Standing stone, Maughanasilly, Co. Cork
Co. Cork |
Stone Monuments
In a low-lying patch of scrub in Maughanasilly, west Cork, a rectangular standing stone rises just over a metre from the ground, oriented precisely along a northeast-southwest axis.
That deliberate alignment is the first thing that marks it out. These stones were not dropped casually into the landscape; somebody, at some point in prehistory, chose this spot and this orientation with apparent intention, even if the reasoning behind that choice has long since dissolved.

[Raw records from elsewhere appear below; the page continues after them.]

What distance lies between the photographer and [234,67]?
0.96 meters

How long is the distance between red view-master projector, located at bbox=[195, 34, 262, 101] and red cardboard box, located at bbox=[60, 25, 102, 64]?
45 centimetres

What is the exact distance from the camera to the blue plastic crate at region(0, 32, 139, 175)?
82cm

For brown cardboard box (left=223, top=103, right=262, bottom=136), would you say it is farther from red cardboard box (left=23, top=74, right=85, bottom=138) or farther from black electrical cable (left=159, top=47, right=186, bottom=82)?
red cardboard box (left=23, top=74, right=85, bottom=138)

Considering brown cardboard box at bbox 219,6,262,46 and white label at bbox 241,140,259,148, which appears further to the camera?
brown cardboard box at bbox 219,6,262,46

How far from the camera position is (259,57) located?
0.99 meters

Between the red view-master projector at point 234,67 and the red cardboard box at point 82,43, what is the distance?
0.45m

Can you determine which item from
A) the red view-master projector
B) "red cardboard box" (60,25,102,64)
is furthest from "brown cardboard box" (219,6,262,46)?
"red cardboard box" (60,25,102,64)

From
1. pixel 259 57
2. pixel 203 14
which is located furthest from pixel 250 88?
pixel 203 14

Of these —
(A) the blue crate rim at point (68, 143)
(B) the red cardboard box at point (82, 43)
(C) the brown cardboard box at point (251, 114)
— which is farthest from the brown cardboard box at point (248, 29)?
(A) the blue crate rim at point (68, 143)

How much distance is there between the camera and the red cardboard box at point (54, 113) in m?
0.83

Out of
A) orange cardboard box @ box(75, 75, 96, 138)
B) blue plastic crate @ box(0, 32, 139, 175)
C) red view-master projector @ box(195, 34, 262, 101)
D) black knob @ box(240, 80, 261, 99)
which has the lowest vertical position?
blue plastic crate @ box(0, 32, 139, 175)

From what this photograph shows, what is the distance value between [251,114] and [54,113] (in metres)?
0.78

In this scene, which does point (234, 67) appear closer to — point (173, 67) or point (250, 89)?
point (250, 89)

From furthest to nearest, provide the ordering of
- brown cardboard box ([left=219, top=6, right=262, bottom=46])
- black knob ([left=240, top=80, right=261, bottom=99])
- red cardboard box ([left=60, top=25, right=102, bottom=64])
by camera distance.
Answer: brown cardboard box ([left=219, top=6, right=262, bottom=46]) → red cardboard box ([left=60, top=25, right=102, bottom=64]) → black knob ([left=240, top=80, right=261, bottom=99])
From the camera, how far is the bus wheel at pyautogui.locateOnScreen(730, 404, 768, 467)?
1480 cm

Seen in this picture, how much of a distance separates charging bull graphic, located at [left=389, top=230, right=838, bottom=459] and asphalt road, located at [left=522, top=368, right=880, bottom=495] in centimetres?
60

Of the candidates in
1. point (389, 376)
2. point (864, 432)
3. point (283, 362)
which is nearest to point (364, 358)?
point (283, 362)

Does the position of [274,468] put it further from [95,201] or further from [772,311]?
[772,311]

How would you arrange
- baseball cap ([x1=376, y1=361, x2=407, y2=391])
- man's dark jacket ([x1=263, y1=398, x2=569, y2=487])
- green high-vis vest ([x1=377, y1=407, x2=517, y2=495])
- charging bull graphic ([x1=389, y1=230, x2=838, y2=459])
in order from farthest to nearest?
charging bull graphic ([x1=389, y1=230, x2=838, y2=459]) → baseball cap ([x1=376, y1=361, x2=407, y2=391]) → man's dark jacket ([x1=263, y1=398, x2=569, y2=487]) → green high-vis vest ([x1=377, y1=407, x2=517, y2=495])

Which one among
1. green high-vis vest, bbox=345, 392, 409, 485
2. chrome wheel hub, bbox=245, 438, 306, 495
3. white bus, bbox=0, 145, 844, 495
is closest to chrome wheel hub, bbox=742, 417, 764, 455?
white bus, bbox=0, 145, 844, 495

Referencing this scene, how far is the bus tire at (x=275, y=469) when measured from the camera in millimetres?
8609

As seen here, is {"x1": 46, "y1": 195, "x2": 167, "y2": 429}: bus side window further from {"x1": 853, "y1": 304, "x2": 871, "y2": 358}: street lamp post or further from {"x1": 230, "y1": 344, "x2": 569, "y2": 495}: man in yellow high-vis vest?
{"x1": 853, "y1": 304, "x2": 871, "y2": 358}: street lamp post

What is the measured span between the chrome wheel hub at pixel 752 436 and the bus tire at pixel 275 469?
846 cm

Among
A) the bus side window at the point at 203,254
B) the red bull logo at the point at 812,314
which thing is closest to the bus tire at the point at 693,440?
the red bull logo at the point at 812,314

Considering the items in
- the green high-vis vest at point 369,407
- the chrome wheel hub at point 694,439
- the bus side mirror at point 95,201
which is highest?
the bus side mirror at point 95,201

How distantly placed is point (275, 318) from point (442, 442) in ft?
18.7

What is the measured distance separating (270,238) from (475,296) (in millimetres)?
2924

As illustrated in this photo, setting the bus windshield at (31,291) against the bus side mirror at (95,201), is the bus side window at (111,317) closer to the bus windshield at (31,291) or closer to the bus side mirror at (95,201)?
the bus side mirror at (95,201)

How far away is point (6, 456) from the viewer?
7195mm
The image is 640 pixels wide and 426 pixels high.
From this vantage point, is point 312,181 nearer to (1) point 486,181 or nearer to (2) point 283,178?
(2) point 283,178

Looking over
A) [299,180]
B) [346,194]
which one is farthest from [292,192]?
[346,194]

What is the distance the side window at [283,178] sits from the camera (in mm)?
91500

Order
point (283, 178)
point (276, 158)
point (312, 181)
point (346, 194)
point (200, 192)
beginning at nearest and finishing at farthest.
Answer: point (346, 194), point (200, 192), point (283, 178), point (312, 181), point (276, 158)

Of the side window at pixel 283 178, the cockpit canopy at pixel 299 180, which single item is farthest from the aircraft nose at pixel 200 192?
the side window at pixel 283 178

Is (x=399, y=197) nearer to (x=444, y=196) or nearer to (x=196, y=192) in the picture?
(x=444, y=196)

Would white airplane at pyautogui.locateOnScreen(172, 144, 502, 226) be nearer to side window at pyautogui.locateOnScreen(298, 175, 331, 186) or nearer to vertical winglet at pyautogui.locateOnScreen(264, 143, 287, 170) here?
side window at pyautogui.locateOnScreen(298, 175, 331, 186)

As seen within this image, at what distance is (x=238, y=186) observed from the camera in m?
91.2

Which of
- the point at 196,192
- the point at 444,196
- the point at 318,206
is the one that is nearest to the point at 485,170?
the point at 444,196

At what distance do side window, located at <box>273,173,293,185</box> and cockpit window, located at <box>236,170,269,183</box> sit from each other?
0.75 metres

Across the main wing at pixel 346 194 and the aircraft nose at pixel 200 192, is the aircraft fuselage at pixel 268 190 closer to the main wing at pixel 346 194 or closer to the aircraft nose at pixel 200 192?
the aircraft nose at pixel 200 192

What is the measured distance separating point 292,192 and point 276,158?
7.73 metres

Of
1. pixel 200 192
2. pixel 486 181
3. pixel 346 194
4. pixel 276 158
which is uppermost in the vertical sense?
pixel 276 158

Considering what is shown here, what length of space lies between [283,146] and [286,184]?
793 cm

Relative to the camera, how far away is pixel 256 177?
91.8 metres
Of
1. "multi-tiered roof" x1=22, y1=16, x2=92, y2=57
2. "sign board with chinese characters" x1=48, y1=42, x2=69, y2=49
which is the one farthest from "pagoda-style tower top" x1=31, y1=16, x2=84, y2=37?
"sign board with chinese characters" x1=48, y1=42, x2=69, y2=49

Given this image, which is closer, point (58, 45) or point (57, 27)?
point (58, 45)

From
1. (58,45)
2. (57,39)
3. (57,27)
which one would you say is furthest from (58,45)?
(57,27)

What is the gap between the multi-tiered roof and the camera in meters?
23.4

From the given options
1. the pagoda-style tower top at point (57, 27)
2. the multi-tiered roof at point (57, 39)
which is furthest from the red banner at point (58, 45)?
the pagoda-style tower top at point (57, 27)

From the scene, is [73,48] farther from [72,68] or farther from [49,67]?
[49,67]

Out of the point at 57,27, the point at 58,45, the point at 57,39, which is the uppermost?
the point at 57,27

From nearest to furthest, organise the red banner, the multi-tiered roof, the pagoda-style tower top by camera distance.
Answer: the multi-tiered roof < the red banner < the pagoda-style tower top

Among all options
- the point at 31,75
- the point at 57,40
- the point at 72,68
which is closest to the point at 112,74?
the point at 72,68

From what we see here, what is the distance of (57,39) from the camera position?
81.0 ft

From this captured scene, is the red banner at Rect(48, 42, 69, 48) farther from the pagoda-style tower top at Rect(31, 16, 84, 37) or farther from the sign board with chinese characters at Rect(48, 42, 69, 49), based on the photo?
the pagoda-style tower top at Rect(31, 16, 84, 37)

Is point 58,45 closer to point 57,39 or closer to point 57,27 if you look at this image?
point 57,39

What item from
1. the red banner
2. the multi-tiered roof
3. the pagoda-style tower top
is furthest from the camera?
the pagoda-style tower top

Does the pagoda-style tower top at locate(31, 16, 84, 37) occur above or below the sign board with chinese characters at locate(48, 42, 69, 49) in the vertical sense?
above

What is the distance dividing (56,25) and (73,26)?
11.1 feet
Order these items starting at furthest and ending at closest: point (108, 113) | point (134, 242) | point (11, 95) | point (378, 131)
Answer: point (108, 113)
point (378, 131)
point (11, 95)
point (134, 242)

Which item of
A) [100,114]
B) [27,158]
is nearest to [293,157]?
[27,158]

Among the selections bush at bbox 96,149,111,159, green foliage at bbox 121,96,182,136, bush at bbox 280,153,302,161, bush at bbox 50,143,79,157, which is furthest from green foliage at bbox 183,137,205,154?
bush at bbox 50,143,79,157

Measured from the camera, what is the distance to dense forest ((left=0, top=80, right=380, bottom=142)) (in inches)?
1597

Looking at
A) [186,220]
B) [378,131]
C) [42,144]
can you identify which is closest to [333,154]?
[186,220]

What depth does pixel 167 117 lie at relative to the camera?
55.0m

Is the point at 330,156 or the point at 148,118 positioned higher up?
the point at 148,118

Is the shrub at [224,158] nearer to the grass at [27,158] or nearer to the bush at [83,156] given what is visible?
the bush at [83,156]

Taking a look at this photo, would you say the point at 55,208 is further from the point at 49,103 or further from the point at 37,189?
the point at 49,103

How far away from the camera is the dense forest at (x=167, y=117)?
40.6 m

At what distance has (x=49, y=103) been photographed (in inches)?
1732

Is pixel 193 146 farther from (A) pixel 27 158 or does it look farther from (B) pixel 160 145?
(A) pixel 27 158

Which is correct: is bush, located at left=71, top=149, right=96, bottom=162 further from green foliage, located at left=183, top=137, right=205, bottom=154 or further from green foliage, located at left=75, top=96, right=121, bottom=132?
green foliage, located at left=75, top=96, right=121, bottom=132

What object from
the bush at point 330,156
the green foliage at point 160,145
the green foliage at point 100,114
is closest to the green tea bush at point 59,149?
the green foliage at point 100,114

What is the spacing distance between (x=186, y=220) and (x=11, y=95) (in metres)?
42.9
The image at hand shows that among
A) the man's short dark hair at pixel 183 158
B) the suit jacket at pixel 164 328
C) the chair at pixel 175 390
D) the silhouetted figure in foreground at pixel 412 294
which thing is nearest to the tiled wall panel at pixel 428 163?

The stone measures roughly 0.95 metres across and 0.35 metres thick, modest in scale but upright and present. What makes the site more intriguing is a prostrate slab lying about four metres to the south. Local mapping refers to two features here as "Gallauns", the Irish term for standing stones, and it is possible that the fallen slab was once a second upright companion. If so, this would have been a paired arrangement, a type of monument found elsewhere in Cork and Kerry, where two stones were set close together, sometimes in alignment with solar or lunar events, though what exactly was being marked or commemorated remains a matter of ongoing interpretation. The scrubby, low ground around the stone gives it an unassuming setting, the kind of place easy to pass without a second glance, which perhaps explains why its companion, if that is what the slab is, ended up horizontal.